Treating physicians must also recognize that some patients may develop severe hematopoietic toxicity when receiving conventional dosages of mercaptopurine because of an inherited deficiency (homozygous mutant) of thiopurine S-methyltransferase, an enzyme that inactivates mercaptopurine.[36,37] These patients are able to tolerate mercaptopurine only if dosages much lower than those conventionally used are administered.[36,37] Patients who are heterozygous for this mutant enzyme gene generally tolerate mercaptopurine without serious toxicity, but they do require more frequent dose reductions for hematopoietic toxicity than do patients who are homozygous for the normal allele.[36]

Evidence (maintenance therapy):

  1. In a meta-analysis of randomized trials that compared thiopurines, 6-thioguanine (6-TG) did not improve the overall EFS, although particular subgroups may benefit from its use.[38] The use of continuous 6-TG instead of 6-MP during the maintenance phase is associated with an increased risk of hepatic complications, including veno-occlusive disease and portal hypertension.[39,40,41,42,43] Because of the increased toxicity of 6-TG, 6-MP remains the standard drug of choice.
  2. Another approach is an intensified maintenance phase that consists of rotating pairs of agents, including cyclophosphamide and epipodophyllotoxins, along with more standard maintenance agents.[4]
    • The intensified maintenance with rotating pairs of agents has been associated with more episodes of febrile neutropenia [44] and a higher risk of secondary acute myelogenous leukemia,[45] especially when epipodophyllotoxins are included.[44]

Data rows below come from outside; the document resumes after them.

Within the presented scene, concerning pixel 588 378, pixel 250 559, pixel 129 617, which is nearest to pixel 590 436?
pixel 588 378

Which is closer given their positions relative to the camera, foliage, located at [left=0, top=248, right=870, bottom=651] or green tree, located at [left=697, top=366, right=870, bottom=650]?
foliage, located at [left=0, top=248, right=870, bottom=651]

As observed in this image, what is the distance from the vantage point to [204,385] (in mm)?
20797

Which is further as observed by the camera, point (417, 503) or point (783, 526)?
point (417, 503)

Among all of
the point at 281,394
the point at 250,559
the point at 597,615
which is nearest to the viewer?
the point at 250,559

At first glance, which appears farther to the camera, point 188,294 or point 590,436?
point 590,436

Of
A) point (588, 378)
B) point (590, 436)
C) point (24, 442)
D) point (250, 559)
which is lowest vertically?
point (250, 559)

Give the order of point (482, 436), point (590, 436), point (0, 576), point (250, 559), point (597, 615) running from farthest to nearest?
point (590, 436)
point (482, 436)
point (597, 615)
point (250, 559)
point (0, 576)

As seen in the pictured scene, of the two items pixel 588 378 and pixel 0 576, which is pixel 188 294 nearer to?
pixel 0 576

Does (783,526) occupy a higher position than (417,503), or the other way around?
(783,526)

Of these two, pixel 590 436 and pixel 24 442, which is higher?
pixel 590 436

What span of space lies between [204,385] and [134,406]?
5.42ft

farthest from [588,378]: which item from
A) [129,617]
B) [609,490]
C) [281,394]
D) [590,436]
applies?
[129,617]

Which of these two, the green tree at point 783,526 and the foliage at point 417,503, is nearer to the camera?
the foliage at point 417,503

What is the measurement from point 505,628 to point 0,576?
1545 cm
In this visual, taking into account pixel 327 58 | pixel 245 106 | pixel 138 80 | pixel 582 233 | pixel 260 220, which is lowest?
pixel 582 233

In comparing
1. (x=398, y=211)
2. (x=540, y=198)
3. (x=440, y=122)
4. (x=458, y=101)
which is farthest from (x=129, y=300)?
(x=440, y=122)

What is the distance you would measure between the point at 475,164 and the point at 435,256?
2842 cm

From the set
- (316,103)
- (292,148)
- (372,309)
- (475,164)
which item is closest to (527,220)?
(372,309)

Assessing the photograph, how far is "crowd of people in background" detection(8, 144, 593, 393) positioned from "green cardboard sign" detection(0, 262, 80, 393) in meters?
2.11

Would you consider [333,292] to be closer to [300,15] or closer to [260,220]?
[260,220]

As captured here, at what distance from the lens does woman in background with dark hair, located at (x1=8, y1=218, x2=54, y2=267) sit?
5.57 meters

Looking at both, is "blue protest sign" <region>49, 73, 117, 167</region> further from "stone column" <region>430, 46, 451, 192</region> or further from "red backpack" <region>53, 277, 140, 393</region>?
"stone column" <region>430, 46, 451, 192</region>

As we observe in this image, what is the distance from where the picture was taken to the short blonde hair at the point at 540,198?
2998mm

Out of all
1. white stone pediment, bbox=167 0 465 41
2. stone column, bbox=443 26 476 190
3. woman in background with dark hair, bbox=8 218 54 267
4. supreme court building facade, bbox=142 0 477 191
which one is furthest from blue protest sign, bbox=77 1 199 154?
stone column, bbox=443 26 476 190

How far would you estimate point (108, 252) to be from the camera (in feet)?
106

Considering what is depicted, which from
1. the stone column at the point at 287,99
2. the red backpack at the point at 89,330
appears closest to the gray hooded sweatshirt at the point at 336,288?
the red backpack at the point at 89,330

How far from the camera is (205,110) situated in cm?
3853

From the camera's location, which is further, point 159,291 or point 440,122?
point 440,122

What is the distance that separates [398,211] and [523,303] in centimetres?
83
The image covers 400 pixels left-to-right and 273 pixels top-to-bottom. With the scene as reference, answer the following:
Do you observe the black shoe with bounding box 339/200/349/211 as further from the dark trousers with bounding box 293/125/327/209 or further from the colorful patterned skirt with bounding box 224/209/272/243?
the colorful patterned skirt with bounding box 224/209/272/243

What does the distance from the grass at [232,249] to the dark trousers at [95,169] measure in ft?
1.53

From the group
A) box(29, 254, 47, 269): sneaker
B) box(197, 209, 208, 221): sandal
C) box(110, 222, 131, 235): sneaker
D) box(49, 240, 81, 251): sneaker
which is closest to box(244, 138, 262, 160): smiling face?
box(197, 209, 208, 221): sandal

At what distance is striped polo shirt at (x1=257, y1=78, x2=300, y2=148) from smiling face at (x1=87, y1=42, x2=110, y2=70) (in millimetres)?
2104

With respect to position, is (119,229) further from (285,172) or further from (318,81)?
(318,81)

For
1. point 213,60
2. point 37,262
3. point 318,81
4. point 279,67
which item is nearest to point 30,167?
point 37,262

      SJCRH has modified the agents used in the rotating pair schedule during the maintenance phase. On the Total XV study, standard-risk and high-risk patients received three rotating pairs (mercaptopurine plus methotrexate, cyclophosphamide plus cytarabine, and dexamethasone plus vincristine) throughout this treatment phase; low-risk patients received more standard maintenance (without cyclophosphamide and cytarabine).[46]

  3. A randomized study from Argentina demonstrated no benefit from this intensified approach compared with a more standard maintenance regimen for patients who receive induction and consolidation phases based on a BFM backbone.[44]